(Beginning of DATA EXCERPTS)

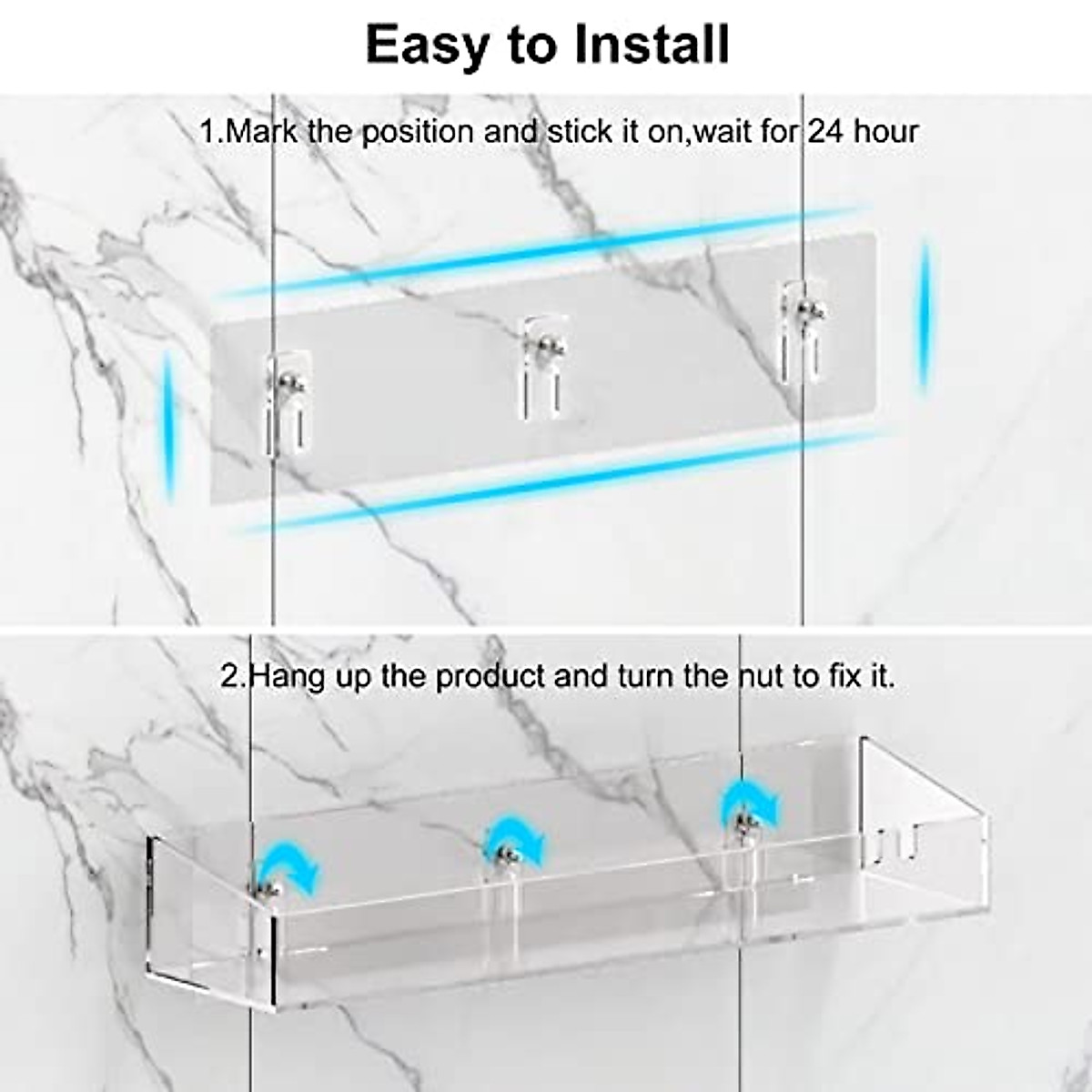 Easy to Install

1.Mark the position and stick it on,wait for 24 hour

2.Hang up the product and turn the nut to fix it.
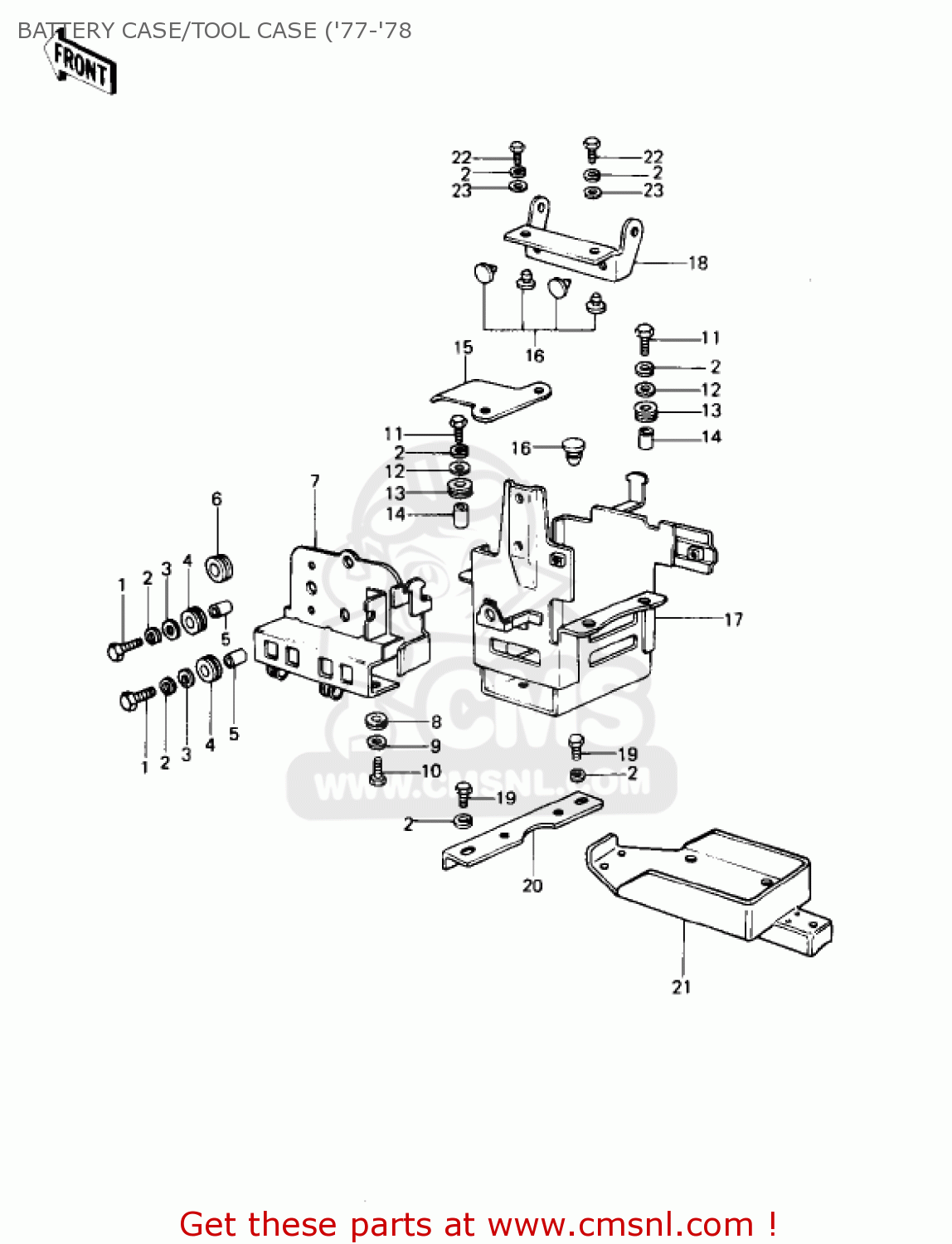 BATTERY CASE/TOOL CASE ('77-'78

FRONT

22
2
23
22
2
23
18
16
15
11
2
12
13
14
11
2
12
13
14
16
7
6
1
2
3
4
5
1
2
3
4
5
17
8
9
10
19
2
19
2
20
21

CMS
WWW.CMSNL.COM

Get these parts at www.cmsnl.com !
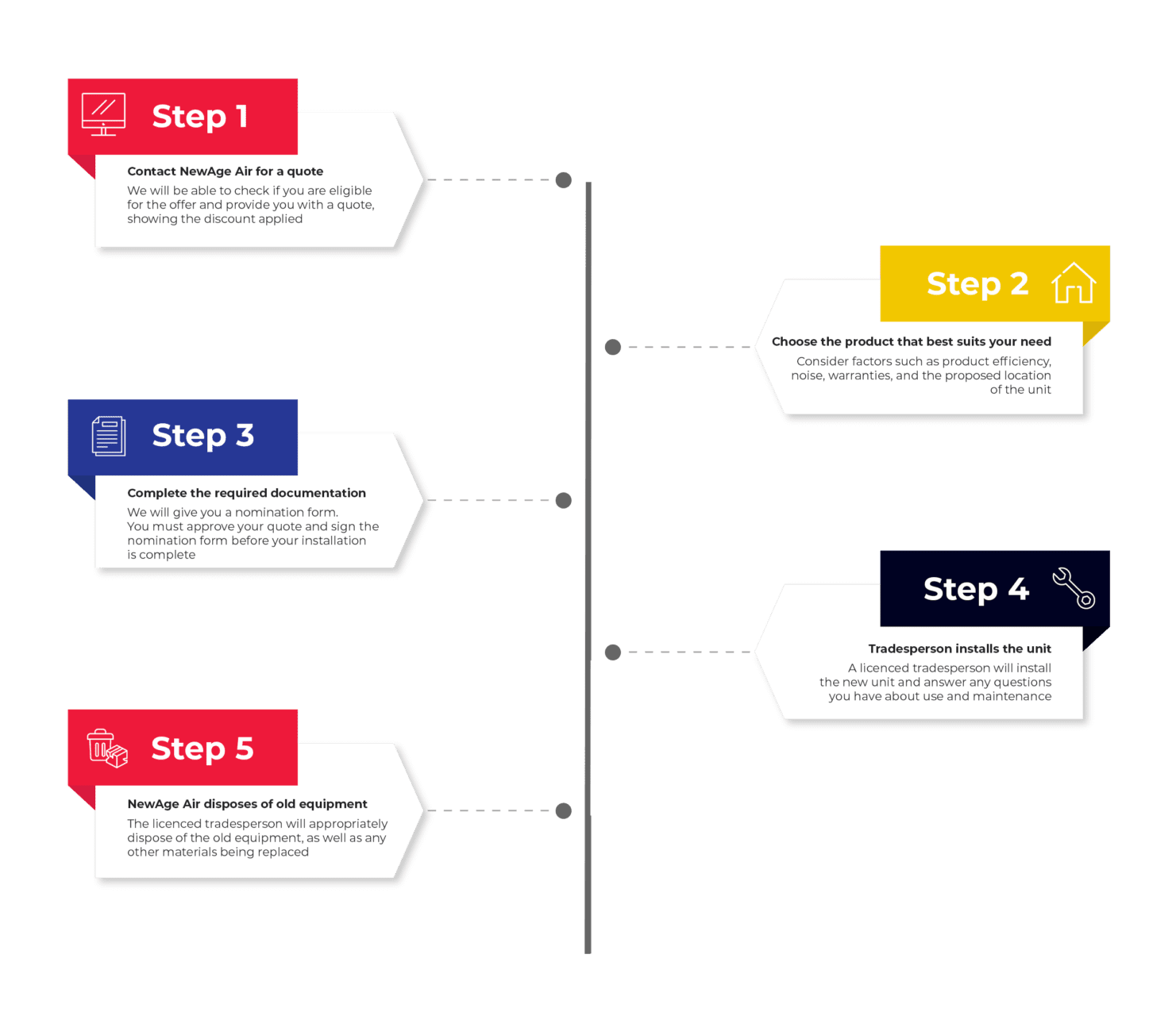 Step 1

Contact NewAge Air for a quote

We will be able to check if you are eligible for the offer and provide you with a quote, showing the discount applied

Step 2

Choose the product that best suits your need

Consider factors such as product efficiency, noise, warranties, and the proposed location of the unit

Step 3

Complete the required documentation

We will give you a nomination form.
You must approve your quote and sign the nomination form before your installation is complete

Step 4

Tradesperson installs the unit

A licenced tradesperson will install the new unit and answer any questions you have about use and maintenance

Step 5

NewAge Air disposes of old equipment

The licenced tradesperson will appropriately dispose of the old equipment, as well as any other materials being replaced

(End of DATA EXCERPTS)

• _TASK STATEMENT_
Using the entries above, give the number of lines that carry the string "unit", without anything else.

• _TASK RESULT_
3